___ PASSAGE PROVIDED

I have trouble solving the following statistics exercise:

Question

A company produces lightbulbs with an average lifetime of 1000 hours and standard deviation of 50 hours. Find the probability that in a sample of 100 bulbs there are at least two which stop working before 900 hours of lifetime.

When I was approaching this exercise I noticed it didn't say how the lifetime was distributed. But then I remembered that according to the CLT I we can approximate the sampling distribution to a normal distribution, when n (dimension of the sample) tends to infinity.

I know that the sample mean is equal to the population mean, I calculated the standard deviation for the sample $\bar{x}$ $$ \sigma_{\bar{x}} = \frac{\sigma}{\sqrt{n}} = \frac{50}{\sqrt{100}} = 5 $$

But after that I'm kinda stuck, I'm not sure about the at least part. I tried calculating $$ P =\ (\bar{X} <900) $$ standardising and using the z-scores table but I get $ P =\ (Z < -20) $, which can't be right.

Any ideas on how approach this exercise?

______
___ DATA SEGMENT

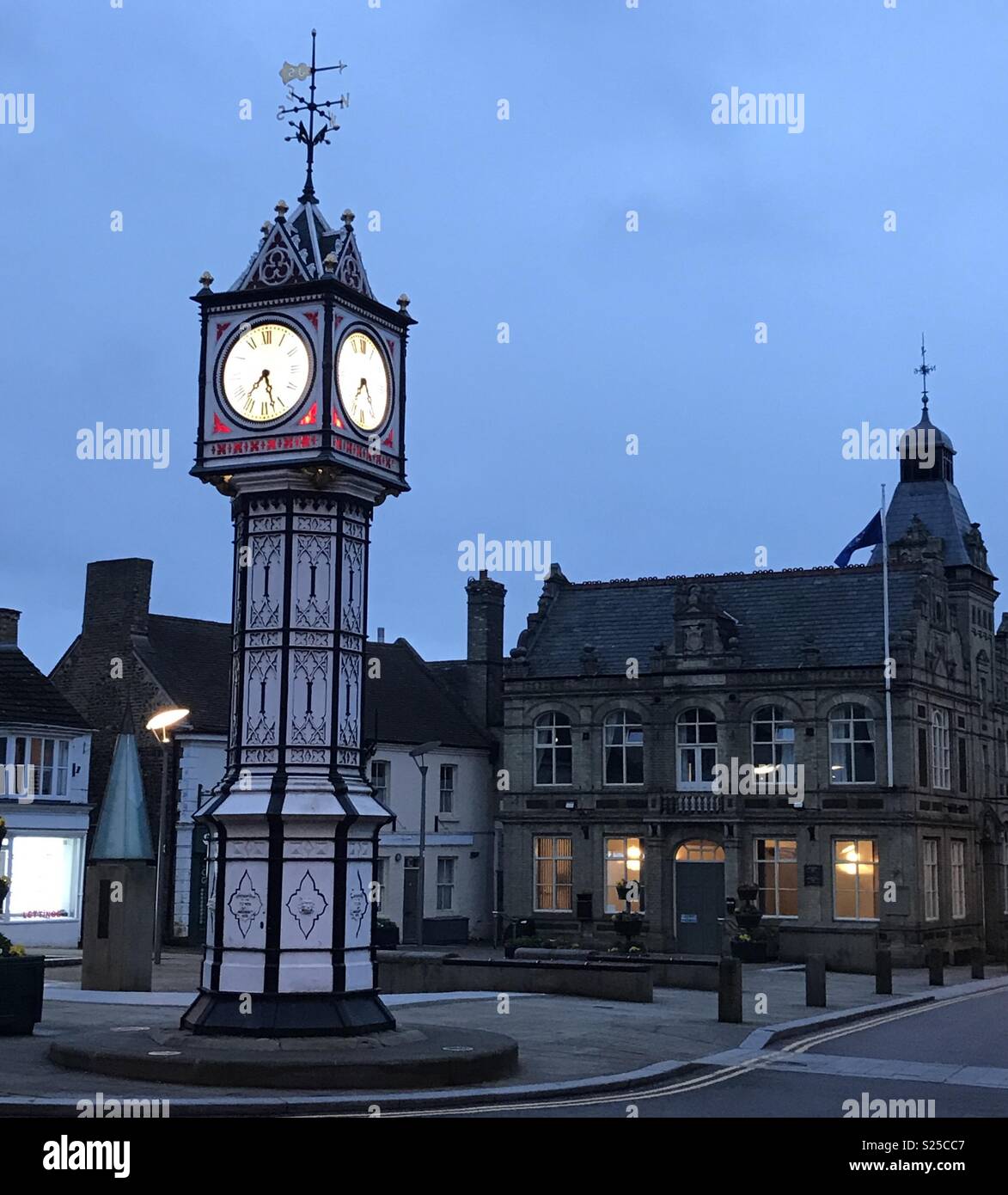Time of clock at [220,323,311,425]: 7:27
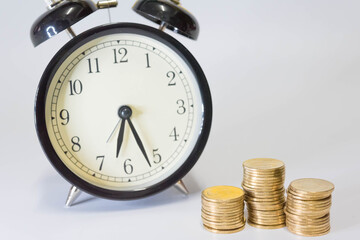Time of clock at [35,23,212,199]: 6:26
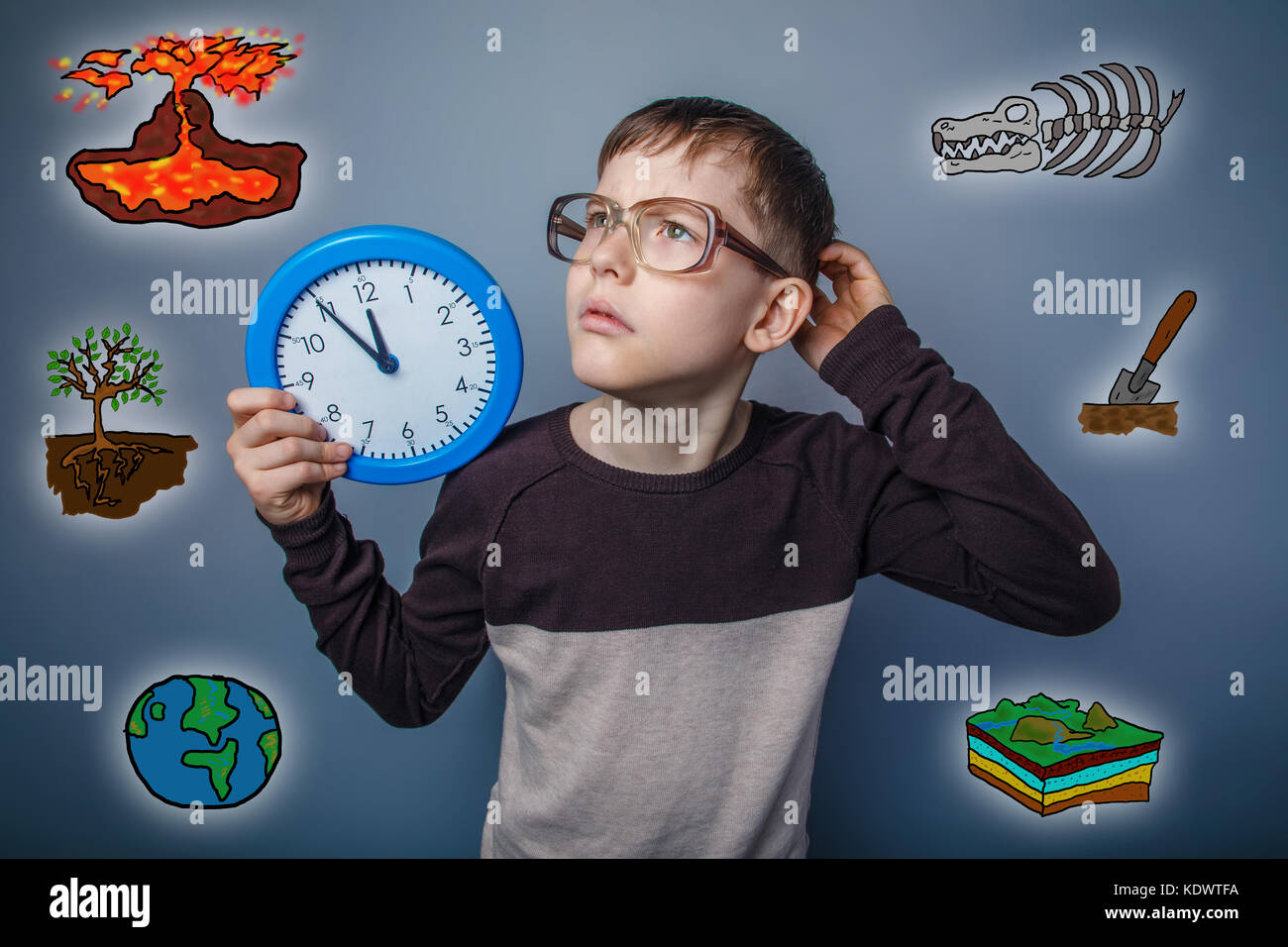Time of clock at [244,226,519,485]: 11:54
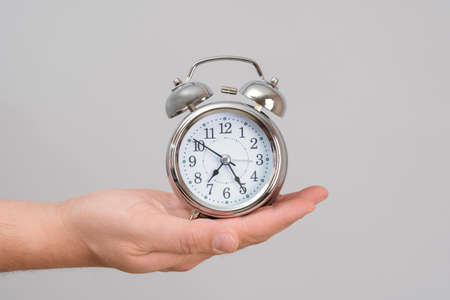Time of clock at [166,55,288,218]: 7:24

______

- REQUIRED TASK -
Restate the lightbulb post between "When I was approaching" and "approach this exercise?", inclusive, putting "problem" wherever "exercise" appears.

- THE SOLUTION -
When I was approaching this problem I noticed it didn't say how the lifetime was distributed. But then I remembered that according to the CLT I we can approximate the sampling distribution to a normal distribution, when n (dimension of the sample) tends to infinity.

I know that the sample mean is equal to the population mean, I calculated the standard deviation for the sample $\bar{x}$ $$ \sigma_{\bar{x}} = \frac{\sigma}{\sqrt{n}} = \frac{50}{\sqrt{100}} = 5 $$

But after that I'm kinda stuck, I'm not sure about the at least part. I tried calculating $$ P =\ (\bar{X} <900) $$ standardising and using the z-scores table but I get $ P =\ (Z < -20) $, which can't be right.

Any ideas on how approach this problem?